Rename one column by applying a new projection.

DataFrame Actions

These methods execute the logical plan represented by the DataFrame and either collects the results into memory, prints them to stdout, or writes them to disk.

Function

Notes

collect

Executes this DataFrame and collects all results into a vector of RecordBatch.

collect_partitioned

Executes this DataFrame and collects all results into a vector of vector of RecordBatch maintaining the input partitioning.

execute_stream

Executes this DataFrame and returns a stream over a single partition.

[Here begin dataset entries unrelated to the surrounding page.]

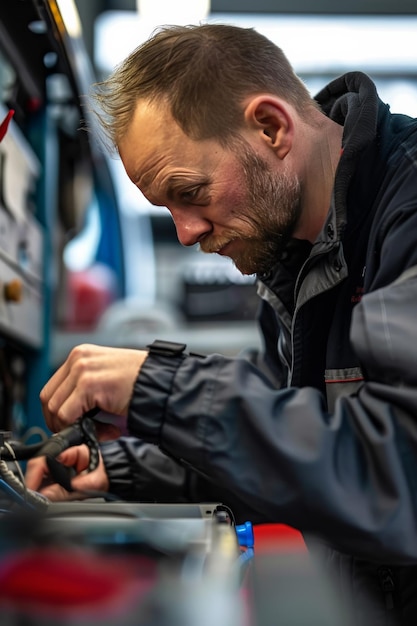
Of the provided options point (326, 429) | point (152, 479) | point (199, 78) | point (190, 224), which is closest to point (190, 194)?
point (190, 224)

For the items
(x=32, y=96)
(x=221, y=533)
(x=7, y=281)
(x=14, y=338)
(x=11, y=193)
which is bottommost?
(x=221, y=533)

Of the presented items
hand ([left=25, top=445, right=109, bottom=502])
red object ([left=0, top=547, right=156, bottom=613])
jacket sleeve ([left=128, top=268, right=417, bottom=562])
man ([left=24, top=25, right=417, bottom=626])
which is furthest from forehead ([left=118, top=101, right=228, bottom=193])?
red object ([left=0, top=547, right=156, bottom=613])

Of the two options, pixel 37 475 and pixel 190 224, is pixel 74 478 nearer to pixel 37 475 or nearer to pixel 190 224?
pixel 37 475

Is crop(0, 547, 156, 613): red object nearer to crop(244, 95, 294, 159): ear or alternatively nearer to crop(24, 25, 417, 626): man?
crop(24, 25, 417, 626): man

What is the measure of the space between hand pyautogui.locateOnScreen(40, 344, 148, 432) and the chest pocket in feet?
1.27

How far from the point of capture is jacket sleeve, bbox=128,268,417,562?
0.76 metres

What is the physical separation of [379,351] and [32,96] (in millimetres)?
1463

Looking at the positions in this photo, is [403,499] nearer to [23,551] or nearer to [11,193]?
[23,551]

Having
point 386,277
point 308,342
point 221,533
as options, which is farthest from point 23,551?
point 308,342

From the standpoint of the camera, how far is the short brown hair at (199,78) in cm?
105

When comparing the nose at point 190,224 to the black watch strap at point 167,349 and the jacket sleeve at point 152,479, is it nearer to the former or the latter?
the black watch strap at point 167,349

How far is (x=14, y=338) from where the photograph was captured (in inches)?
72.5

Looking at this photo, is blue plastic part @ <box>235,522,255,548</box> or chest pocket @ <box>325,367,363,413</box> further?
chest pocket @ <box>325,367,363,413</box>

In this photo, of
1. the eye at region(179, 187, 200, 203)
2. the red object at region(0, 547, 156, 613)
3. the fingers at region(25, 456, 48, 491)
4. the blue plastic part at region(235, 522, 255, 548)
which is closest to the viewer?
the red object at region(0, 547, 156, 613)
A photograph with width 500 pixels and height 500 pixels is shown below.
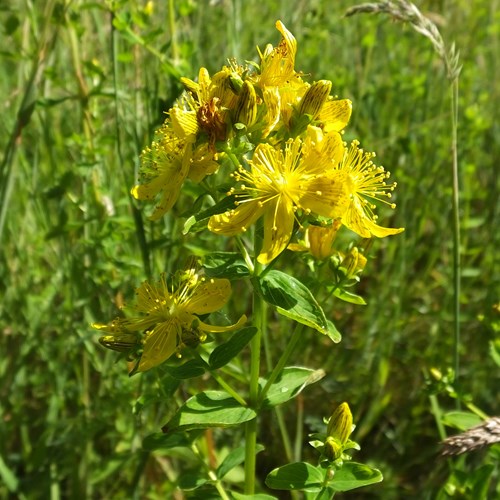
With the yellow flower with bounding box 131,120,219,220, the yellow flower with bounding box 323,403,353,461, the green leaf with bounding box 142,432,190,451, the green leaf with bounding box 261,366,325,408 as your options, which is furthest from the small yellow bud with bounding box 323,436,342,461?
the yellow flower with bounding box 131,120,219,220

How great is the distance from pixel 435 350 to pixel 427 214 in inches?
17.5

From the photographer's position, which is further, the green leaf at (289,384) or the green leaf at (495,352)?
the green leaf at (495,352)

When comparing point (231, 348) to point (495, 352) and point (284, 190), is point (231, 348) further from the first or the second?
point (495, 352)

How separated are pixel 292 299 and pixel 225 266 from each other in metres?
0.13

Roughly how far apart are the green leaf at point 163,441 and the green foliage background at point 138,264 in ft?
0.23

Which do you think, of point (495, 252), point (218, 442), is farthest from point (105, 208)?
point (495, 252)

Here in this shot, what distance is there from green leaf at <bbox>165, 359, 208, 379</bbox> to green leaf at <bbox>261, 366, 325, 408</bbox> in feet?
0.42

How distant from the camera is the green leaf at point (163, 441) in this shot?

execute_stream_partitioned

Executes this DataFrame and returns one stream per partition.

show

Execute this DataFrame and print the results to stdout.

show_limit

Execute this DataFrame and print a subset of results to stdout.

write_csv

Execute this DataFrame and write the results to disk in CSV format.

write_json

Execute this DataFrame and write the results to disk in JSON format.

write_parquet

Execute this DataFrame and write the results to disk in Parquet format.

Other DataFrame Methods

Function

Notes

explain

Return a DataFrame with the explanation of its plan so far.

registry

Return a FunctionRegistry used to plan udf’s calls.

schema

Returns the schema describing the output of this DataFrame in terms of columns returned, where each column has a name, data type, and nullability attribute.

to_logical_plan

Return the optimized logical plan represented by this DataFrame.

to_unoptimized_plan

Return the unoptimized logical plan represented by this DataFrame.